Tak luput dari dampak-dampak negatif yang ditimbulkan dari fenomena kesurupan yang mereka alami, seperti badan terasa lelah, cidera
fisik, dan berpengaruh dalam menurunnya kinerja subjek namun tidak mengurangi semangat subjek untuk tetap njathil hingga kesurupan. Ketiga
subjek mengaku tetap merasa senang dan bangga bisa njathil hingga kesurupan dan semuanya itu didasari dengan ketulusan.

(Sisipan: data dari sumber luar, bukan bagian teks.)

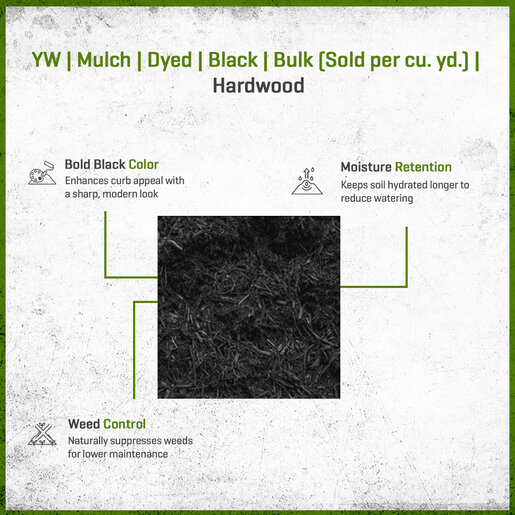 YW | Mulch | Dyed | Black | Bulk (Sold per cu. yd.) | Hardwood

Bold Black Color
Enhances curb appeal with a sharp, modern look

Moisture Retention
Keeps soil hydrated longer to reduce watering

Weed Control
Naturally suppresses weeds for lower maintenance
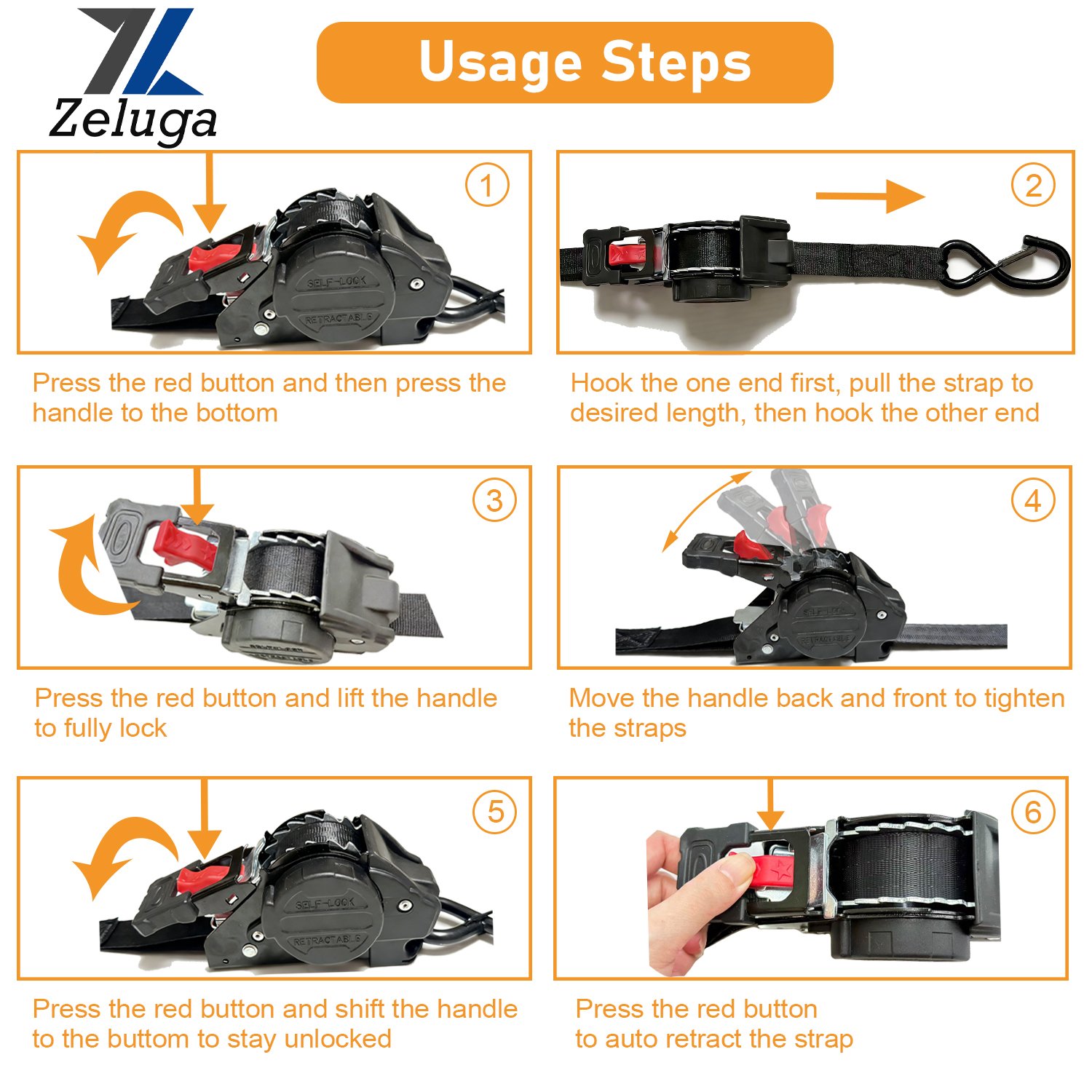 Zeluga

Usage Steps

1

SELF-LOCK
RETRACTABLE

Press the red button and then press the handle to the bottom

2

Hook the one end first, pull the strap to desired length, then hook the other end

3

Press the red button and lift the handle to fully lock

4

SELF-LOCK
RETRACTABLE

Move the handle back and front to tighten the straps

5

SELF-LOCK
RETRACTABLE

Press the red button and shift the handle to the buttom to stay unlocked

6

Press the red button
to auto retract the strap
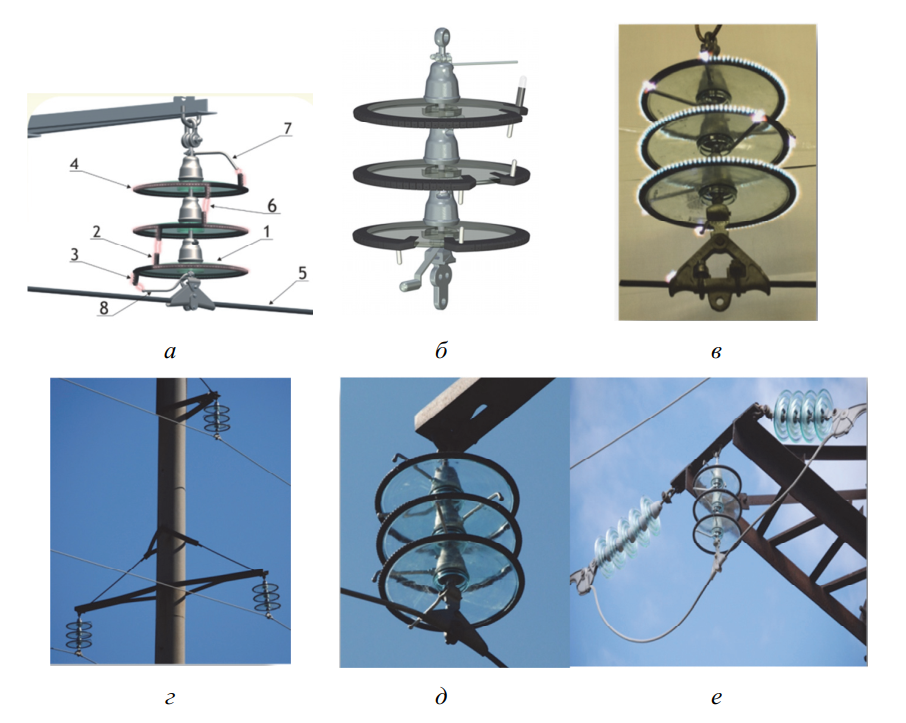 7
4
6
2
1
3
5
8

а

б

в

г

д

е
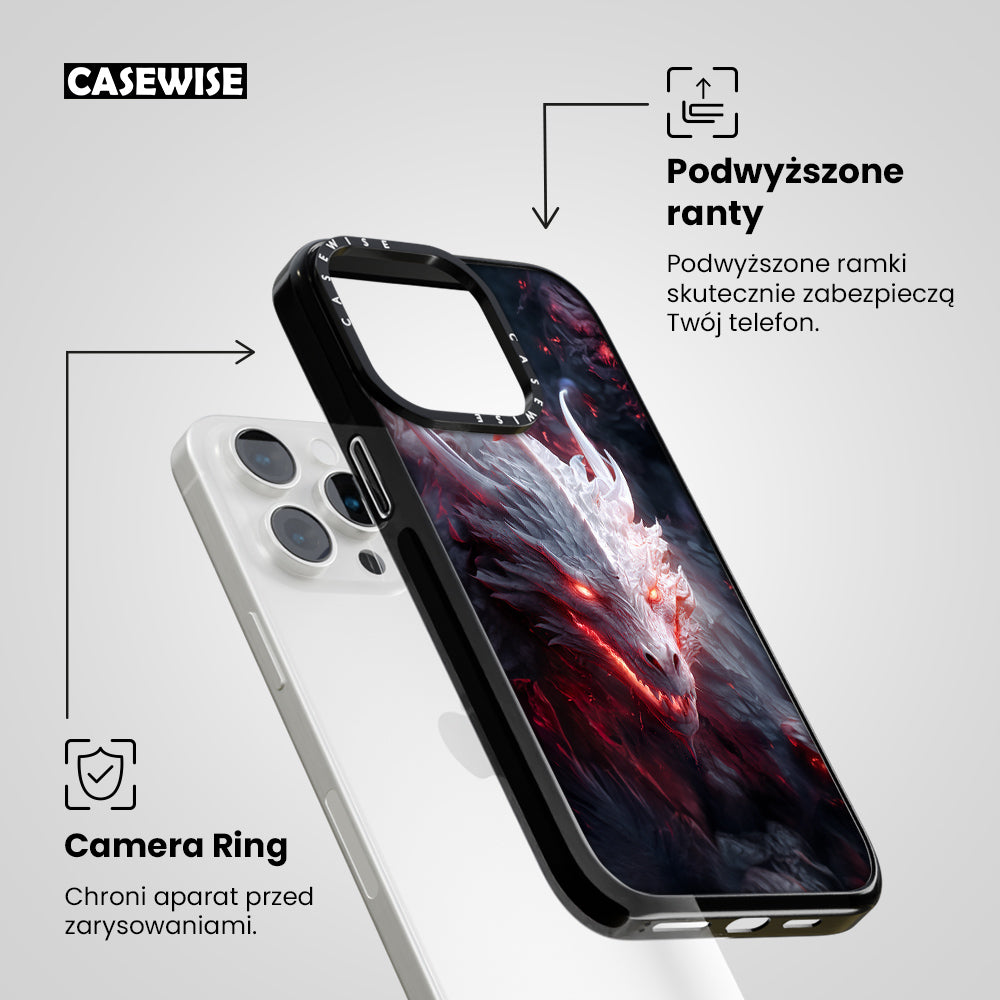 CASEWISE

Podwyższone ranty

Podwyższone ramki skutecznie zabezpieczą Twój telefon.

CASEWISE

CASEWISE

Camera Ring

Chroni aparat przed zarysowaniami.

“Ya saya rasa ya kesurupan ga kesurupan tu capek mbak…itu wis tetep e…ya satu…sampe…bahkan bisa sampe satu minggu
itu ya rasa capek kita itu belum hilang itu…itu tapi kalo gak...opo tambah penyemangat kerja atau gimana itu gak ada.
Malah bikin males itu yang sering saya lakukan itu itu…asline gitu, itu tapi anehnya yang kalau dilogika emang bikin capek
dan gak semangat itu faktanya yang harusnya capek malah badan jadi tahan banting, yang harusnya gak semangat eh
semangatnya malah nambah. Intinya ya tetep jadi dampak yang positif mbak, mungkin karna saya melakukan kesurupan itu dari
niat dan ketulusan jadinya dampaknya itu dampak positif” As
V.PR 634-657. “Maksudnya sewaktu kesurupan itu ya sudah jelas yo istilahe
bangga, puas ya menyenangkan mbak bisa sampai kesurupan tapi ya walaupun saat njathil saya gak kesurupan ya saya tetap
berusaha menghibur penonton mbak tetep saya itu ya saya pastinya tetep semangat walau sebenarnya merasa minder terus
ee..,opo yo ya mati gaya kae lo mbak kalau sampai tidak kesurupan” FnIII.PR, 386-398.
77
Dari hal tersebut terlihat bahwa betapa sebuah makna memiliki kekuatan yang luar biasa sehingga dapat menggerakkan ketiga subjek untuk
tetap njathil hingga kesurupan. Pemaknaan tersebut sesuai dengan teori makna yang dikemukakan Frankl bahwa sebuah makna dapat memberikan
nilai khusus bagi seseorang, dalam hal ini adalah nilai ketulusan untuk tetap njathil hingga kesurupan.